Assets of the defendant to which the claimant had no proprietary claim whatever were to be frozen to constitute a source from which the claimant could hope to satisfy the money judgment that, in the substantive proceedings, he hoped to obtain. The frozen assets were removed for the time being from any beneficial use by their owner, the defendant. That was a draconian remedy and the strict rules relating to full disclosure by the claimant were a recognition of the nature of the remedy and its potential for causing injustice to the defendant.

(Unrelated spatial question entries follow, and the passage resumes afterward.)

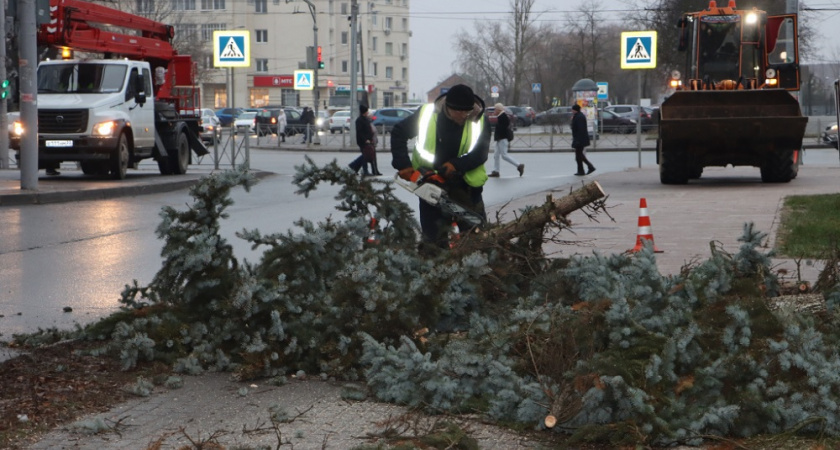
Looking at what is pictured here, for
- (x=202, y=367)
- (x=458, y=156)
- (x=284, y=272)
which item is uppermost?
(x=458, y=156)

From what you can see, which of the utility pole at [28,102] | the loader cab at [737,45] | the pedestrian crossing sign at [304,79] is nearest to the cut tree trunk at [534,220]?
the utility pole at [28,102]

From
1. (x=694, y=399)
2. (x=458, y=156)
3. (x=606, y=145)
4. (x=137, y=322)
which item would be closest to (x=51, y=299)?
(x=137, y=322)

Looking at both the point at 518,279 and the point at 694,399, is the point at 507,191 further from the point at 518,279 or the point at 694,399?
the point at 694,399

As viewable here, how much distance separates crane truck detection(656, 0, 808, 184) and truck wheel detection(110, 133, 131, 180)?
10.1 meters

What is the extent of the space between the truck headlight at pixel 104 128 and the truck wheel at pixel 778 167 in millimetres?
11980

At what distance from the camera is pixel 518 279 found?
23.0 feet

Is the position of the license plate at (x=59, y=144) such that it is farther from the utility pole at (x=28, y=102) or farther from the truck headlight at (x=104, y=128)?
the utility pole at (x=28, y=102)

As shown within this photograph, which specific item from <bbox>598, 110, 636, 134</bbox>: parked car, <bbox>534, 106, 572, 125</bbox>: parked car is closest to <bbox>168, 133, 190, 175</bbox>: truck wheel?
<bbox>598, 110, 636, 134</bbox>: parked car

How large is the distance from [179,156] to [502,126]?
702 centimetres

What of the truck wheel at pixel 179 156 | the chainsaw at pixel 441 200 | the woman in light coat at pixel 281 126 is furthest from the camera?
the woman in light coat at pixel 281 126

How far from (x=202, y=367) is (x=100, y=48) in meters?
18.9

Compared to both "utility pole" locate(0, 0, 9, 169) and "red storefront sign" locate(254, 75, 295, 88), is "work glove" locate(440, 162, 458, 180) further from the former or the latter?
"red storefront sign" locate(254, 75, 295, 88)

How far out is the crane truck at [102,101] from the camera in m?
22.1

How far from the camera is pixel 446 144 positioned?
840cm
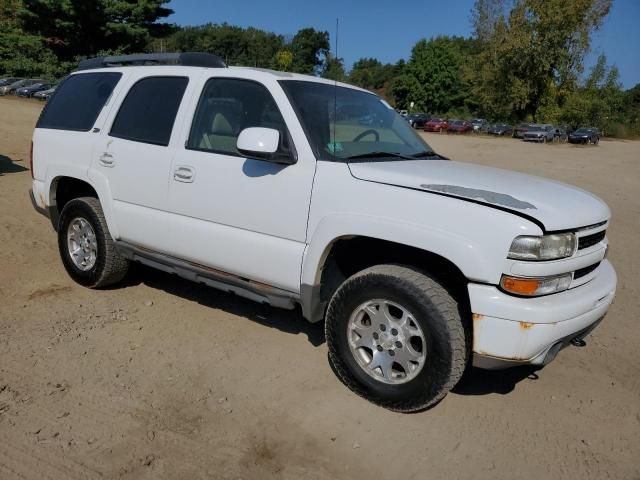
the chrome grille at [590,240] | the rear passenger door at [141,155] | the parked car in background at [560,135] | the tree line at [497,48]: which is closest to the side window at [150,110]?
the rear passenger door at [141,155]

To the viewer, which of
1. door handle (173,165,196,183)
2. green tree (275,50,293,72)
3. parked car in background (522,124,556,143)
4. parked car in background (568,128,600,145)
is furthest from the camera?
parked car in background (568,128,600,145)

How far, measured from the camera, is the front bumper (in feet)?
9.09

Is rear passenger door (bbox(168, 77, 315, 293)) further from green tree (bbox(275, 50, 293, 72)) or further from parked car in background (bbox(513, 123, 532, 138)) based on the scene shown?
parked car in background (bbox(513, 123, 532, 138))

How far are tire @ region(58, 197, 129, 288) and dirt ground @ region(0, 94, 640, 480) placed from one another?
160 mm

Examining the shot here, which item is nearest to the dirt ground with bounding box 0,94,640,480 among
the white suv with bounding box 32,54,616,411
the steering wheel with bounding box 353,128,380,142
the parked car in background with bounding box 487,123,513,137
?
the white suv with bounding box 32,54,616,411

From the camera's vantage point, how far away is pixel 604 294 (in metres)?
3.21

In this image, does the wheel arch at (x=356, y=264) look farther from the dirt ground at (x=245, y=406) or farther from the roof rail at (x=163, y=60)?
the roof rail at (x=163, y=60)

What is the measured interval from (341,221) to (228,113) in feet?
4.31

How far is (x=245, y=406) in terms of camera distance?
325 centimetres

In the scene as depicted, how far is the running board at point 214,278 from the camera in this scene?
11.8 ft

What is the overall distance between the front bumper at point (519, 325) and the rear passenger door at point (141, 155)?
237 cm

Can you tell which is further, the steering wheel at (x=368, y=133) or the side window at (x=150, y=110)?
the side window at (x=150, y=110)

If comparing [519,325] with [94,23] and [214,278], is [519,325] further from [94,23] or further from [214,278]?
[94,23]

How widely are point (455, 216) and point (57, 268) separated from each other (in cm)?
416
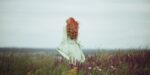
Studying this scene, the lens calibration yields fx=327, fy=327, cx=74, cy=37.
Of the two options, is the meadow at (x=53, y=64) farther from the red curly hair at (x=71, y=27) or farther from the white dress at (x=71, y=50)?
the red curly hair at (x=71, y=27)

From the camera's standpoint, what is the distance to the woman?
3002mm

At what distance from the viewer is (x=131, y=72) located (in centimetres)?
307

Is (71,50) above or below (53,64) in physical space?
above

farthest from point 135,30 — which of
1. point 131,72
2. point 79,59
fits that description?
point 79,59

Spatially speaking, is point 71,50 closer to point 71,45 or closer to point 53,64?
point 71,45

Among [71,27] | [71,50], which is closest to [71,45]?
[71,50]

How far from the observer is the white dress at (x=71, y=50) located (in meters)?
3.00

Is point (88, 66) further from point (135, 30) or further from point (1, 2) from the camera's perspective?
point (1, 2)

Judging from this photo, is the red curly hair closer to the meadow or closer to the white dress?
the white dress

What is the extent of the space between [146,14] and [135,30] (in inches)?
7.7

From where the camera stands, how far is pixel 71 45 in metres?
3.03

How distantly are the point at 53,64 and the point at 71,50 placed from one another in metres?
0.21

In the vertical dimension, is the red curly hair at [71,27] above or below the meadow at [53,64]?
above

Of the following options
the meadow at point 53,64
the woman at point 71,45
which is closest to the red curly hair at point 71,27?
the woman at point 71,45
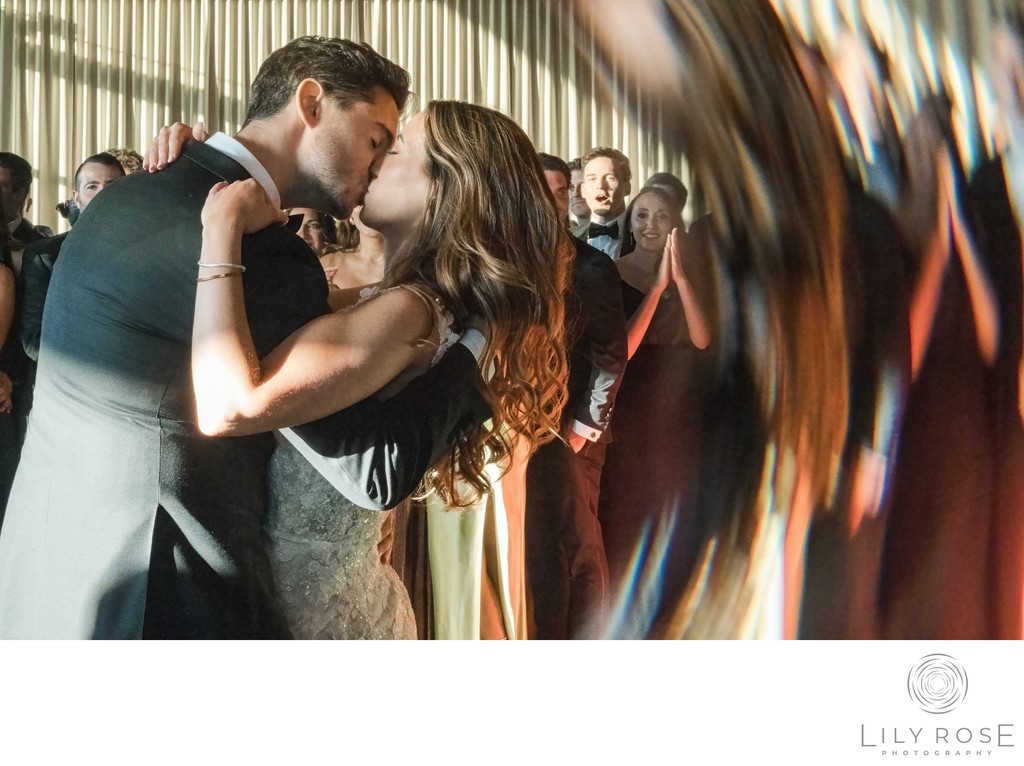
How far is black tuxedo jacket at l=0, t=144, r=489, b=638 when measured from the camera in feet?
7.07

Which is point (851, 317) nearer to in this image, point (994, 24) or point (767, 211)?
point (767, 211)

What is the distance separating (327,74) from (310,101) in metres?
0.08

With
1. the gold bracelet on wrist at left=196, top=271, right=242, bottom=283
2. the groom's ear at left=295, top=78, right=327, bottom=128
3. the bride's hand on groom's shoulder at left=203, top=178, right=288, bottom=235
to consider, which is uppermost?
the groom's ear at left=295, top=78, right=327, bottom=128

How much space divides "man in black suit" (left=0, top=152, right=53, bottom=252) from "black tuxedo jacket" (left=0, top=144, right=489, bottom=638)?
15 centimetres

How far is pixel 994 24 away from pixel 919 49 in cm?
20

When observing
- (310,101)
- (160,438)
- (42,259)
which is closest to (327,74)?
(310,101)

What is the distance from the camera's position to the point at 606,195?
238cm

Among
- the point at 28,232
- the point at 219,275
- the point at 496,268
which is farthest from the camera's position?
the point at 28,232

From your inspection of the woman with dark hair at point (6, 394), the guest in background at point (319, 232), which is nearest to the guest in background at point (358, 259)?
the guest in background at point (319, 232)

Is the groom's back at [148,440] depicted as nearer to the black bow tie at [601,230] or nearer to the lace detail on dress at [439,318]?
the lace detail on dress at [439,318]
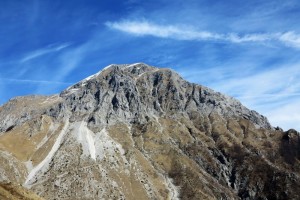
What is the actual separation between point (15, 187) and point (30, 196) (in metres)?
5.87

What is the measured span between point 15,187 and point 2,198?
16.4 m

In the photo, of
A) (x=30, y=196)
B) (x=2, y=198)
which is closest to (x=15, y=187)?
(x=30, y=196)

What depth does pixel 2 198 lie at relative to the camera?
320 ft

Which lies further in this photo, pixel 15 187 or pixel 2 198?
pixel 15 187

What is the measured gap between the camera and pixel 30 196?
11188 cm

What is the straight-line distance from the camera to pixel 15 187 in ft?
373

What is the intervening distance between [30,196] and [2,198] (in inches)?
592

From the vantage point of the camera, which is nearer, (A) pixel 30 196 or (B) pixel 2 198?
(B) pixel 2 198

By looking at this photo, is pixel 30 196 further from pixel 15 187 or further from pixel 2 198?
pixel 2 198
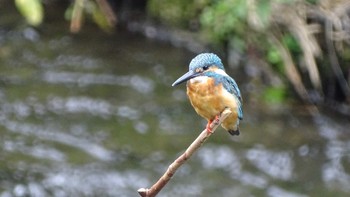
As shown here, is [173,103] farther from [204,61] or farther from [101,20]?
[204,61]

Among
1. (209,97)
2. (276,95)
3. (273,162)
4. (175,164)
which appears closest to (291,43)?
(276,95)

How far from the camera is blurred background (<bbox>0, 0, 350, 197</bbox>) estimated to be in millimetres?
4922

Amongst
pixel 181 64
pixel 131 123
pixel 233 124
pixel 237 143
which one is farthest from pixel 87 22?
pixel 233 124

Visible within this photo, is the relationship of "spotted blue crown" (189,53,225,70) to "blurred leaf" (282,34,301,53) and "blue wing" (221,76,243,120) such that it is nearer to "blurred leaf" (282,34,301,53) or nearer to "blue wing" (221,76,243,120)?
"blue wing" (221,76,243,120)

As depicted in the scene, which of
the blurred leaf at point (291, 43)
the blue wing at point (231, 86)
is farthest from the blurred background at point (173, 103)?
the blue wing at point (231, 86)

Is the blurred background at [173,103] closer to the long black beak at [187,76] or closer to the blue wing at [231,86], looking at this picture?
the blue wing at [231,86]

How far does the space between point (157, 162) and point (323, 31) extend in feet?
5.57

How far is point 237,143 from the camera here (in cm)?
537

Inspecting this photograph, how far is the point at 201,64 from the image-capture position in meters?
1.17

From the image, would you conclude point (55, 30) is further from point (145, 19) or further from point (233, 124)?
point (233, 124)

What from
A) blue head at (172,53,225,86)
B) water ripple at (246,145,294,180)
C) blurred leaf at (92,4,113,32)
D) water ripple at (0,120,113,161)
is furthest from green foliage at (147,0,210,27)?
blue head at (172,53,225,86)

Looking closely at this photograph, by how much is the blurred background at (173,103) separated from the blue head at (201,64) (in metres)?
3.58

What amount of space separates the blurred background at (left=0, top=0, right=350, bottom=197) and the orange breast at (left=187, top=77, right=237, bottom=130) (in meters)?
3.52

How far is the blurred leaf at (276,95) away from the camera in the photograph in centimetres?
589
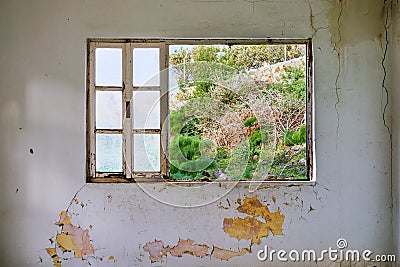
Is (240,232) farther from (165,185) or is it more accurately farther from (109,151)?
(109,151)

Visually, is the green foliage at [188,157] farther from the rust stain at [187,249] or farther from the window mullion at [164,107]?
the rust stain at [187,249]

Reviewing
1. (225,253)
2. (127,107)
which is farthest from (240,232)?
(127,107)

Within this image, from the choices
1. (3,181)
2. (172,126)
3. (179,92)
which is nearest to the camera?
(3,181)

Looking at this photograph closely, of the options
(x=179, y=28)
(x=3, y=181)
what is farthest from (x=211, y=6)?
(x=3, y=181)

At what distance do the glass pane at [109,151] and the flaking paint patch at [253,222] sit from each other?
101 cm

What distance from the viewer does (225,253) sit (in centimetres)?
353

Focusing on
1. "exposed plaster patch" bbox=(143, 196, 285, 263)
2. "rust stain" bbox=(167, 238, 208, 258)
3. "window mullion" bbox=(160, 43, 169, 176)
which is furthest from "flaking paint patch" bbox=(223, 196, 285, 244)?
"window mullion" bbox=(160, 43, 169, 176)

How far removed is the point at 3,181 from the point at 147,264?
1.33 metres

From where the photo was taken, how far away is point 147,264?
3508mm

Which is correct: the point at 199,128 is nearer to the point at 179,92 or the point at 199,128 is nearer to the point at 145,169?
the point at 179,92

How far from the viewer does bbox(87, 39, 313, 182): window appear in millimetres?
3584

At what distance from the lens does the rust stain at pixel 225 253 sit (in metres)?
3.53

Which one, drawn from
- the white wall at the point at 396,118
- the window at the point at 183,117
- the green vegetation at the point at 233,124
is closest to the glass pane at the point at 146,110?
the window at the point at 183,117

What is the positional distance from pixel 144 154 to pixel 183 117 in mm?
571
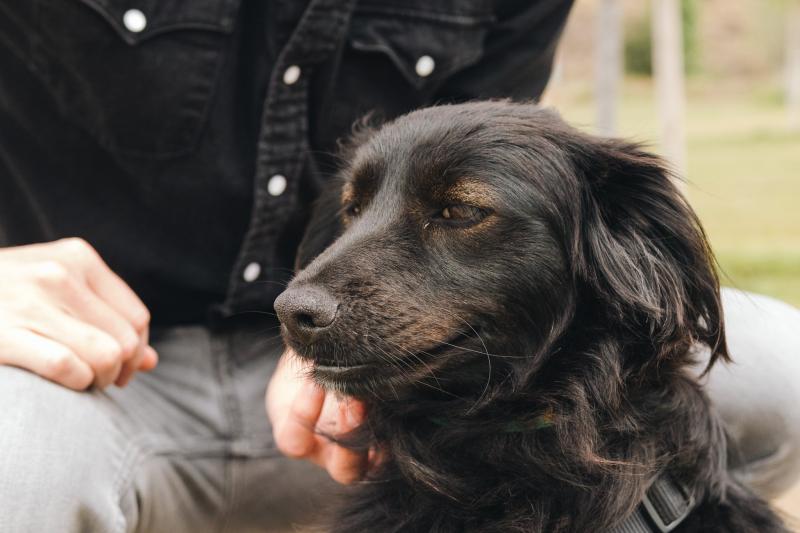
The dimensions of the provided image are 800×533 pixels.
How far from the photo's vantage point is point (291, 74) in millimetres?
2422

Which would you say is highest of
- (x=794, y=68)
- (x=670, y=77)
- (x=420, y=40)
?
(x=420, y=40)

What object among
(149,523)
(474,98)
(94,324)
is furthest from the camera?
(474,98)

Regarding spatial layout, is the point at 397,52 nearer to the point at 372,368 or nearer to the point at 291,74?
Result: the point at 291,74

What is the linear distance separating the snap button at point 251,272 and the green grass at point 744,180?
3.16 feet

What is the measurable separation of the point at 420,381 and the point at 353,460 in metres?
0.40

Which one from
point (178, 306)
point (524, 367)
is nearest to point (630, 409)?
point (524, 367)

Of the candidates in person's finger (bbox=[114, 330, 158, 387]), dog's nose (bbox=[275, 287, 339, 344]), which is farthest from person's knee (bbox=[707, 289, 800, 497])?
person's finger (bbox=[114, 330, 158, 387])

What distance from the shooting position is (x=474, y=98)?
2723 mm

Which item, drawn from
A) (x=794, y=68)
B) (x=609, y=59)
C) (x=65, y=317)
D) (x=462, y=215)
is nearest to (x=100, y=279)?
(x=65, y=317)

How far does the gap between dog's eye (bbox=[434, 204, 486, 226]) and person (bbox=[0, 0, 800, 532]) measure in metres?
0.52

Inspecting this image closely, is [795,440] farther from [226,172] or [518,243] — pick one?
[226,172]

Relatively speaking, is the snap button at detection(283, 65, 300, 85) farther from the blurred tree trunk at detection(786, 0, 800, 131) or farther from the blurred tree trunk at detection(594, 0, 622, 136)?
the blurred tree trunk at detection(786, 0, 800, 131)

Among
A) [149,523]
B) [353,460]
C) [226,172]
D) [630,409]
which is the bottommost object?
[149,523]

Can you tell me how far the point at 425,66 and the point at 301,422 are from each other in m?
1.12
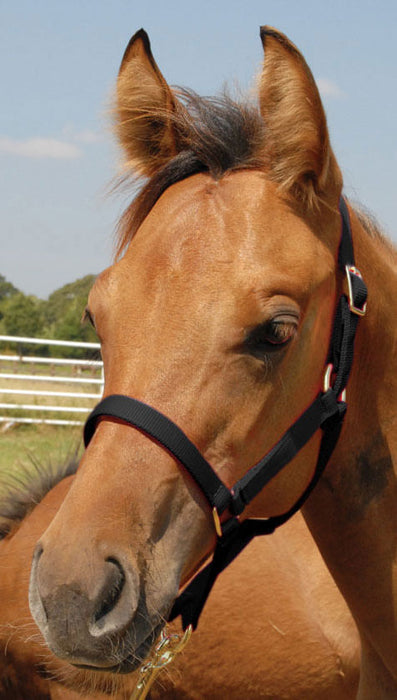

In this case no claim for substantive relief had been formulated and shown to the judge. His Lordship found it very difficult to visualise a case where the grant of a freezing order, made without notice, could be said to be properly made in the absence of any formulation of the case for substantive relief that the applicant for the order intended to institute. The protection for the defendant that ought to be associated with the grant of a without notice freezing order was absent. The protection ought to have included
directions about the institution of proceedings for substantive relief.
The appeal would therefore be dismissed.

Lord Bingham, Lord Hope, Lord Rodger and Lord Carswell delivered concurring opinions.